-- start of QUOTED PASSAGE --
Though not a court artist, Caron worked at the court of the Valois family, first at the Château de Fontainebleau, and then at the Château d’Anet where Henri II’s mistress Diane de Poitiers lived. He also contributed to the designs of the ephemeral decorations for the ceremonial entry into Paris of the young King Charles IX in 1571, and two years later to the celebrations of the election of his brother Henri to the throne of Poland and Lithuania. In 1581, Caron was the official painter for the wedding of the king’s favourite Anne d’Arques, duc de Joyeuse.
At the centre of this exhibition are six drawings that evoke the Valois Magnificences, complex festivals organised by the French court between 1573 and 1581, during the reigns of Catherine’s sons King Charles IX and King Henri III. The drawings capture in minute detail the jousts, tournaments, and a mock naval battle staged as part of these lavish spectacles. The compositions of the drawings were later readapted as designs for a set of tapestries.
These works, together with other drawings by Caron included in this display, showcase the ways in which the artist helped Catherine to achieve her goal of promoting her progeny. The importance of these drawings cannot be overemphasised, not only because they give us invaluable insights into the fashion, behaviour, protocol and the elaborate apparatus of the Valois ‘Magnificences’, but especially because they bear witness to Catherine’s insatiable desire to promote her legacy through powerful and arresting spectacles.
-- end of QUOTED PASSAGE --
-- start of RECORD LIST --
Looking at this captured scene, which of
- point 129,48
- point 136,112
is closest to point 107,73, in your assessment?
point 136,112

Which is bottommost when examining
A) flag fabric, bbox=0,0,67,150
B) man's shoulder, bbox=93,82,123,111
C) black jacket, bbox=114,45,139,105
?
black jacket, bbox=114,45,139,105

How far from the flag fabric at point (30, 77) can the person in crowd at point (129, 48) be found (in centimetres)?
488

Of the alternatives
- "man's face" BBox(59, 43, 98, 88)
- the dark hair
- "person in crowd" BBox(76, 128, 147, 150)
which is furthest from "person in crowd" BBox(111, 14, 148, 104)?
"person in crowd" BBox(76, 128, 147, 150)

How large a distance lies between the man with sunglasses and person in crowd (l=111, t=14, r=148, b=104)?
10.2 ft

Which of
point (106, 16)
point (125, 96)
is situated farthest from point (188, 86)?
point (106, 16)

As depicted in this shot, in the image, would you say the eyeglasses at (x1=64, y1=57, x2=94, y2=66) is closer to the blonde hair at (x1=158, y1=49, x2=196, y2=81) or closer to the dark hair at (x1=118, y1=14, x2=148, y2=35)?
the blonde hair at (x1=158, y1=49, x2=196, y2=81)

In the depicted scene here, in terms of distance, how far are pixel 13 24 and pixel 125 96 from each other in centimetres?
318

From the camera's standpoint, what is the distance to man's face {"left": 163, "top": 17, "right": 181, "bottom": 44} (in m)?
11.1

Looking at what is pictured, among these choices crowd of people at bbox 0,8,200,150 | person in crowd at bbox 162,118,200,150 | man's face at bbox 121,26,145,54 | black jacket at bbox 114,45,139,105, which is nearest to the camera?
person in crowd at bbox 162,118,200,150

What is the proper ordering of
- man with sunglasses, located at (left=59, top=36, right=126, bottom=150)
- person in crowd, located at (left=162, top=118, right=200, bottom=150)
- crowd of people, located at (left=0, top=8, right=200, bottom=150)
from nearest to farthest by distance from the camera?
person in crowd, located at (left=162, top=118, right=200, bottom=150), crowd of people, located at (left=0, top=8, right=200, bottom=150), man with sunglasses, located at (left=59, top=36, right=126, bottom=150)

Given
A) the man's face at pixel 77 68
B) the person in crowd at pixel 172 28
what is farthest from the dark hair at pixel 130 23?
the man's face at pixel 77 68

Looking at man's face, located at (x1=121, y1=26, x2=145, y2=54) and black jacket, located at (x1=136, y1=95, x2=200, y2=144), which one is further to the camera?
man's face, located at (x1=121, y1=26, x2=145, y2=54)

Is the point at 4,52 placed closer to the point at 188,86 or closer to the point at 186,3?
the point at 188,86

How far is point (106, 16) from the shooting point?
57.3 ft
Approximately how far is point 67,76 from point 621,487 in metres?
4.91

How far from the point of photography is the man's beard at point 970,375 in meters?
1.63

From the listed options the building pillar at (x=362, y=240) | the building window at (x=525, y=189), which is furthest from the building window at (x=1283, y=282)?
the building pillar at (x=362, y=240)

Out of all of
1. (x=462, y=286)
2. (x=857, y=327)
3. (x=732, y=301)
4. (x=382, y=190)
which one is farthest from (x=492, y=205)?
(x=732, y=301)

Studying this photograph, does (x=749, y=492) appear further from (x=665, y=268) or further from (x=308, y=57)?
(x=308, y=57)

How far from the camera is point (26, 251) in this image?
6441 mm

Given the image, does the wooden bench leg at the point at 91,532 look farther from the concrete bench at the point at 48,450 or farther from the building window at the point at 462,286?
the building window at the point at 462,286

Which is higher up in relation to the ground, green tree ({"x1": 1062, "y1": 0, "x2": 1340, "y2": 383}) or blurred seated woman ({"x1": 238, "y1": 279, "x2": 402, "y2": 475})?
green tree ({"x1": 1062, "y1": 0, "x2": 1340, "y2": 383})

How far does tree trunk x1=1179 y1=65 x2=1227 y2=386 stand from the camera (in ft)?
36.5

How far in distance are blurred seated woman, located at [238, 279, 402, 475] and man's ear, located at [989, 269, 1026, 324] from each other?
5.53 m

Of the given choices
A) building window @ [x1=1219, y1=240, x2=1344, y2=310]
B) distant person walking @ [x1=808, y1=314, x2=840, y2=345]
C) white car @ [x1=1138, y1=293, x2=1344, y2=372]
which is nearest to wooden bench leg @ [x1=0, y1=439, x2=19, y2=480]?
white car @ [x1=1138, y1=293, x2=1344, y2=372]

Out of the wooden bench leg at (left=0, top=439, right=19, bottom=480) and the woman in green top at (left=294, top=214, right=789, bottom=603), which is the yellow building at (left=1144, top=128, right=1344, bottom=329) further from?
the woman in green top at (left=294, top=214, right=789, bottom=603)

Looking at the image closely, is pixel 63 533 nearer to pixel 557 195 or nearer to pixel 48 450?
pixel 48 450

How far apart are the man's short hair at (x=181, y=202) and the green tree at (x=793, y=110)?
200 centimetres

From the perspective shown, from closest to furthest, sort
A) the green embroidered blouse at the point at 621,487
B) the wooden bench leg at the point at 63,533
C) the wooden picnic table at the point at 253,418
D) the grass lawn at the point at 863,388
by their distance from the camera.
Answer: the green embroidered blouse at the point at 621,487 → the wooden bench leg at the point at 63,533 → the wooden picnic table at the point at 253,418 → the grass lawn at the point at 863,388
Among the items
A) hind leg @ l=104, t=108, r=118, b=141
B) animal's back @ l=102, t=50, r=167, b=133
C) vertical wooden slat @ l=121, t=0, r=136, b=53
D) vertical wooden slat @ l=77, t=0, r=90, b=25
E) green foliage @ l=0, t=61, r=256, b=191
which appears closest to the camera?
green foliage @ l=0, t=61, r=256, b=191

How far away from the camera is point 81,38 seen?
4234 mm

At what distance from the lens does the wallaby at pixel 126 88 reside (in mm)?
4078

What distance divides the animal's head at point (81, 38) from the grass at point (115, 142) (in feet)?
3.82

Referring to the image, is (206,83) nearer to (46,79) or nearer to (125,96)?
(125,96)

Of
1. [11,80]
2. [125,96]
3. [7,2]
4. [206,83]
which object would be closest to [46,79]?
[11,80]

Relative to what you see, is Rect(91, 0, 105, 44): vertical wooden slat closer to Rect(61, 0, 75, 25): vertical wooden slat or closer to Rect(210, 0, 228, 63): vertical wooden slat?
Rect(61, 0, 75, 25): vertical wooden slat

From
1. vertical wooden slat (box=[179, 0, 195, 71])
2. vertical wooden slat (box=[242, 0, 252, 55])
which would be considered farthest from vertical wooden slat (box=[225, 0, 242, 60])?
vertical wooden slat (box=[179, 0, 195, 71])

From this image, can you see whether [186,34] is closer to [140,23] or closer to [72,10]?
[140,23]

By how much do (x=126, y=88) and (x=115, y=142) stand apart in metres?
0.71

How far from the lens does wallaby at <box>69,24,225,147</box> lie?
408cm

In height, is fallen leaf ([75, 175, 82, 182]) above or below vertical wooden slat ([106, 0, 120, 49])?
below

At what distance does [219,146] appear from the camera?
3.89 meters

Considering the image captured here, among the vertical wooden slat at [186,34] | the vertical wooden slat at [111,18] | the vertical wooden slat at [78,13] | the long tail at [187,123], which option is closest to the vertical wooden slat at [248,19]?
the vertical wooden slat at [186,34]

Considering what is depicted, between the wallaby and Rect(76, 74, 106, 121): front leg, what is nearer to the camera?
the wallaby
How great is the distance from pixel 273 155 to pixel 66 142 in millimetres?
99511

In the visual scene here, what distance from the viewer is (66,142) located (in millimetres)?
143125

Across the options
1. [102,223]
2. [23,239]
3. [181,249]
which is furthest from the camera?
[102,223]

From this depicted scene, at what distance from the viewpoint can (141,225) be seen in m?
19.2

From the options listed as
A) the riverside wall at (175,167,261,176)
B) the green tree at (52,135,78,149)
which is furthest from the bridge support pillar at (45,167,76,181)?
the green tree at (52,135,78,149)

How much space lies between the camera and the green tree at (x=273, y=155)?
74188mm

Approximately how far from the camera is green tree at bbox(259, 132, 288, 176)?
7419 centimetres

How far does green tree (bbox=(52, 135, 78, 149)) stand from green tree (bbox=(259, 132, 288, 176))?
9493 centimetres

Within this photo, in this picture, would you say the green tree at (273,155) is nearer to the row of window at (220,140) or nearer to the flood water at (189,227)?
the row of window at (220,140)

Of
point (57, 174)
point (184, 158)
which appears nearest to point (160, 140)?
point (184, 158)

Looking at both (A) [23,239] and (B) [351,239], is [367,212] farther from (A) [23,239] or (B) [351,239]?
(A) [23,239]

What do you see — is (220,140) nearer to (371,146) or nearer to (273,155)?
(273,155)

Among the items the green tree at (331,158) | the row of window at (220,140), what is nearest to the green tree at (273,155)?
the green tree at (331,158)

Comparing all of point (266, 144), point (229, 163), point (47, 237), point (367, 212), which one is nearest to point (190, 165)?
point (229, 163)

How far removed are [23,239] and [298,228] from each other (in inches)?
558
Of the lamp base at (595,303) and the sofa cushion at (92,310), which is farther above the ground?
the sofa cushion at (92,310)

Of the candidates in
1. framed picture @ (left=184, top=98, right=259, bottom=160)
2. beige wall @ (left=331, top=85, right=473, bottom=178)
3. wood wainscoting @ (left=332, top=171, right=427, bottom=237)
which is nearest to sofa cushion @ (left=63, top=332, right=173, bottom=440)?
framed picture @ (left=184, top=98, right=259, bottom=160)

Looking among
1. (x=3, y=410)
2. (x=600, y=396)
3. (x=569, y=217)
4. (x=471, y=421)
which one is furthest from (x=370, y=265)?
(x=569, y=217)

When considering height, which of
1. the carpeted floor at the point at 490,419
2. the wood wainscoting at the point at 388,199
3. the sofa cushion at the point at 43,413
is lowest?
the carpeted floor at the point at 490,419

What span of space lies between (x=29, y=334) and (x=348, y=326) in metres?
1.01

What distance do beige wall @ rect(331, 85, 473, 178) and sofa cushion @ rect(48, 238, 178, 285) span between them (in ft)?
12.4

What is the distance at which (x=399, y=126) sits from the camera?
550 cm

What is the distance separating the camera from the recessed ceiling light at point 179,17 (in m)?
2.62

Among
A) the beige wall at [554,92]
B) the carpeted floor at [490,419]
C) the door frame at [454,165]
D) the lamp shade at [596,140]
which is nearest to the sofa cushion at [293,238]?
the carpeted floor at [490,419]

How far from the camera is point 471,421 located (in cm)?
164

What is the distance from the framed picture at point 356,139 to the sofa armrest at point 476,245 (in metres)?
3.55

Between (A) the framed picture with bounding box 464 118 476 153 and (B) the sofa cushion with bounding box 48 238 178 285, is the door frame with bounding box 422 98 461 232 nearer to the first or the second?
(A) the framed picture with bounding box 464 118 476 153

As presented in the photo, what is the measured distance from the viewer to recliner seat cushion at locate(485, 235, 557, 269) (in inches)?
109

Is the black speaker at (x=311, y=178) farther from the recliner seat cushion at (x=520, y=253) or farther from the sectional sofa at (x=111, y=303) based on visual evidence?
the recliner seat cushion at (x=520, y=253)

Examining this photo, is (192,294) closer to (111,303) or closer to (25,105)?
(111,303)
-- end of RECORD LIST --
Return the full passage on Caron and the Valois court festivals, word for word.

Though not a court artist, Caron worked at the court of the Valois family, first at the Château de Fontainebleau, and then at the Château d’Anet where Henri II’s mistress Diane de Poitiers lived. He also contributed to the designs of the ephemeral decorations for the ceremonial entry into Paris of the young King Charles IX in 1571, and two years later to the celebrations of the election of his brother Henri to the throne of Poland and Lithuania. In 1581, Caron was the official painter for the wedding of the king’s favourite Anne d’Arques, duc de Joyeuse.
At the centre of this exhibition are six drawings that evoke the Valois Magnificences, complex festivals organised by the French court between 1573 and 1581, during the reigns of Catherine’s sons King Charles IX and King Henri III. The drawings capture in minute detail the jousts, tournaments, and a mock naval battle staged as part of these lavish spectacles. The compositions of the drawings were later readapted as designs for a set of tapestries.
These works, together with other drawings by Caron included in this display, showcase the ways in which the artist helped Catherine to achieve her goal of promoting her progeny. The importance of these drawings cannot be overemphasised, not only because they give us invaluable insights into the fashion, behaviour, protocol and the elaborate apparatus of the Valois ‘Magnificences’, but especially because they bear witness to Catherine’s insatiable desire to promote her legacy through powerful and arresting spectacles.